The decision of T.D Ray, J. of the Superior Court of Ontario in Canada (Atty-General) v. Brogan Family Trust (2014 ONSC 6354) appears to set new limits to the requirement to provide notice to CRA when seeking a rectification order from the Superior Court. CRA had moved to set aside an order to rectify the deed settling the respondent, a family trust, on the basis that CRA had not been notified of the proceedings.
The judge concluded that “[CRA] is only required to be given notice of a proposed rectification proceeding when [CRA]’s legal interests might be directly affected by the outcome of the rectification proceeding, such as where [CRA] is a creditor and the rectification would affect its rights. Otherwise, [CRA] might be made a party when so advised by counsel that notice should be given to [CRA].”

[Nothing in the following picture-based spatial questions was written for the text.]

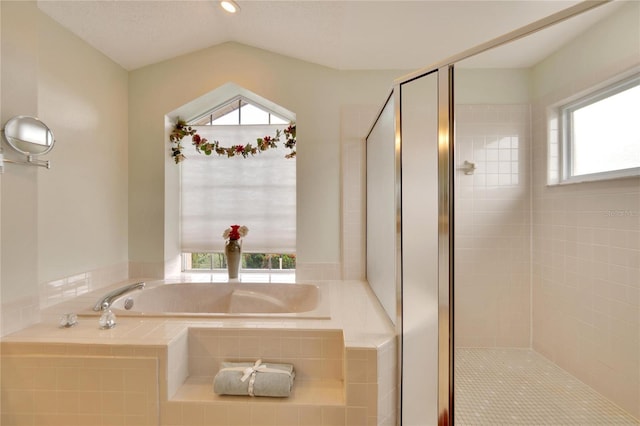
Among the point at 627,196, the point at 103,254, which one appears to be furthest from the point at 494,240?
the point at 103,254

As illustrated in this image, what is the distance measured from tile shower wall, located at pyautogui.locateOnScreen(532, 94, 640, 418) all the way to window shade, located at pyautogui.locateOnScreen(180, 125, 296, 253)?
6.14 ft

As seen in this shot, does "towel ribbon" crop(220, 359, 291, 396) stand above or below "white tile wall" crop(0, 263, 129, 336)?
below

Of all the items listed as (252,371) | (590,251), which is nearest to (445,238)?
(590,251)

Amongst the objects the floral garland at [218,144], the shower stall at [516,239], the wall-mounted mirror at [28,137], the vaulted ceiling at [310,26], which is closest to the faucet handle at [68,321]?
the wall-mounted mirror at [28,137]

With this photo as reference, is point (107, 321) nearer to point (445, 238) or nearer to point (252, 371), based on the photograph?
point (252, 371)

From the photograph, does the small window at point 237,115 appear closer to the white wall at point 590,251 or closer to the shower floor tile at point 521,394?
the white wall at point 590,251

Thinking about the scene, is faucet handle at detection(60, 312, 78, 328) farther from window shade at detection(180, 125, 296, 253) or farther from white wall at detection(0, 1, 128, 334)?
window shade at detection(180, 125, 296, 253)

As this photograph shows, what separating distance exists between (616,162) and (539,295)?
2.05 feet

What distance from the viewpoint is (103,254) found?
2207 millimetres

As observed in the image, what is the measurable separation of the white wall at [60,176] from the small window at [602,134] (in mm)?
2657

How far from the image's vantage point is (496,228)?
1.36 m

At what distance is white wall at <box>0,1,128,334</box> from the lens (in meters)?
1.51

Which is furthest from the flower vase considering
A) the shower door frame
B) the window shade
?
the shower door frame

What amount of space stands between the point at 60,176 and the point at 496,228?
101 inches
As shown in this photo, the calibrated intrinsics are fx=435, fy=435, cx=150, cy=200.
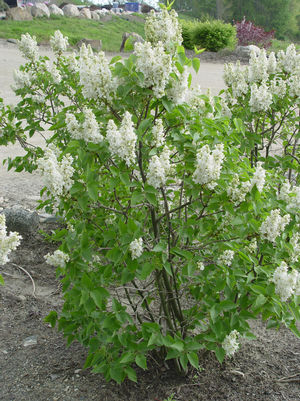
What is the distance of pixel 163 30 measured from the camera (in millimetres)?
1979

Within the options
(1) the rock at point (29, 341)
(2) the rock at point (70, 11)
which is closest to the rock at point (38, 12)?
(2) the rock at point (70, 11)

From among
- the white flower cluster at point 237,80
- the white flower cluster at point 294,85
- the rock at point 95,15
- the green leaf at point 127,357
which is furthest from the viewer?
the rock at point 95,15

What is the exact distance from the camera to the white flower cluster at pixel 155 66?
1.79m

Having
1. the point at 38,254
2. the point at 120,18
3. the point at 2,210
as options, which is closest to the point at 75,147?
the point at 38,254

The judge’s conclusion that CRA’s interests were not affected was because no assessment had been made against any creditor; the rectification was sought before the transaction at issue was closed and before the end of the taxation year of all the entities in question. Since there was no amount owing, CRA was held to have no rights in the issue.

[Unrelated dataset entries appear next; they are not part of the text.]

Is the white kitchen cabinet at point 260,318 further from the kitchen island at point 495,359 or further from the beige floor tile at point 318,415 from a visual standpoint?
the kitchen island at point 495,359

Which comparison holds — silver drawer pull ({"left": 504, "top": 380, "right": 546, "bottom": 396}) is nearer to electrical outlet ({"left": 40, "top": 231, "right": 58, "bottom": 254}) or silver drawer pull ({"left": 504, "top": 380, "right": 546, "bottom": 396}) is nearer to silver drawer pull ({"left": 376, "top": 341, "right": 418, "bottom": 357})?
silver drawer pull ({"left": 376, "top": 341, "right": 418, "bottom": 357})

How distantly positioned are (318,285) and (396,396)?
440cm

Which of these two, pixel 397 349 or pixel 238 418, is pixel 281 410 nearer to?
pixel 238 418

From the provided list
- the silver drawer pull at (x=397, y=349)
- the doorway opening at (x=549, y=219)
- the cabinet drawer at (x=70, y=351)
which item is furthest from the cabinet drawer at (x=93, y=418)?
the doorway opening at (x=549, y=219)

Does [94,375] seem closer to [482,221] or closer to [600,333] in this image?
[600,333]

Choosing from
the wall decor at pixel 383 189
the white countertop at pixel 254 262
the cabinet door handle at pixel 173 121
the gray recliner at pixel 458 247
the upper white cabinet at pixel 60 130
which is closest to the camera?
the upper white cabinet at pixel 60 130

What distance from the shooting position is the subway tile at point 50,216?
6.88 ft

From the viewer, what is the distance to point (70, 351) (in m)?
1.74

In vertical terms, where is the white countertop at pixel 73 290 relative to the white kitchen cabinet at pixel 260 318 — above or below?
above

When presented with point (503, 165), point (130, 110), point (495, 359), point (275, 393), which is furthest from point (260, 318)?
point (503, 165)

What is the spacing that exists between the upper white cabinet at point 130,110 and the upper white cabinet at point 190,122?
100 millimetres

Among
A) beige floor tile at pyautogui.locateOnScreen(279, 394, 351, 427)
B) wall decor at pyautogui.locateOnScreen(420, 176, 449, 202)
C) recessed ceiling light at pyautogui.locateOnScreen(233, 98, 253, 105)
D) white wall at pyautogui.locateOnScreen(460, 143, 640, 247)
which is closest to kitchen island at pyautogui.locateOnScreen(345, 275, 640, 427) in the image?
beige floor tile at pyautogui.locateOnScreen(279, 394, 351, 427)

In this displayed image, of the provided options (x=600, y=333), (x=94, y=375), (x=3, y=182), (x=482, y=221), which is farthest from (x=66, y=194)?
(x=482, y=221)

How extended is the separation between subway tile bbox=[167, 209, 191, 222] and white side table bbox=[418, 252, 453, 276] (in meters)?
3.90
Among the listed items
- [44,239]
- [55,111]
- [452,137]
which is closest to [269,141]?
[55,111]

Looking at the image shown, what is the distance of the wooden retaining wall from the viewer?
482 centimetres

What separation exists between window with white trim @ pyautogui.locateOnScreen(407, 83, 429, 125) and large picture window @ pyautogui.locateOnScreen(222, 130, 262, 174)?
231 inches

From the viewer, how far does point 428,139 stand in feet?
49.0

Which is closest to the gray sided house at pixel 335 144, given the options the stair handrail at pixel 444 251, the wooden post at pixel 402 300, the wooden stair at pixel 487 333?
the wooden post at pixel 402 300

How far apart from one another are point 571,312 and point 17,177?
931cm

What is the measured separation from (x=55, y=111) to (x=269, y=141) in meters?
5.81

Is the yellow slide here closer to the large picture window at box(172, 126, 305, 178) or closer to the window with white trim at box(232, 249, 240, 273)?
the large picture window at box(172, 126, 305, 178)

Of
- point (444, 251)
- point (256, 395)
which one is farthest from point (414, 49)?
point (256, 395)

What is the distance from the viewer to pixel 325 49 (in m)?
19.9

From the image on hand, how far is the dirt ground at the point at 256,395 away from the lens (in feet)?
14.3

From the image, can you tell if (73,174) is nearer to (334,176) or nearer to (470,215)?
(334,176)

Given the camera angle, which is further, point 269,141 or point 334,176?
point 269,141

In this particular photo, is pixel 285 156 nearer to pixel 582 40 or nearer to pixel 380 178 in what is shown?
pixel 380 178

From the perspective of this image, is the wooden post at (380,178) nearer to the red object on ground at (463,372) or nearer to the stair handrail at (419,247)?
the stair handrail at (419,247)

In addition, CRA was adjudged to have failed to bring the motion “forthwith” due to a ten-month delay that CRA attributed to auditor inexperience, including two months where the facts were known to CRA’s legal counsel.
[LATER EDIT: John Loukidelis points out quite cogently that clearly, liability to tax–distinct from a debtor-creditor relationship, perhaps, but still carrying with it legal interests–frequently arises in advance of an assessment, and that this is clearly established by the Income Tax Act.]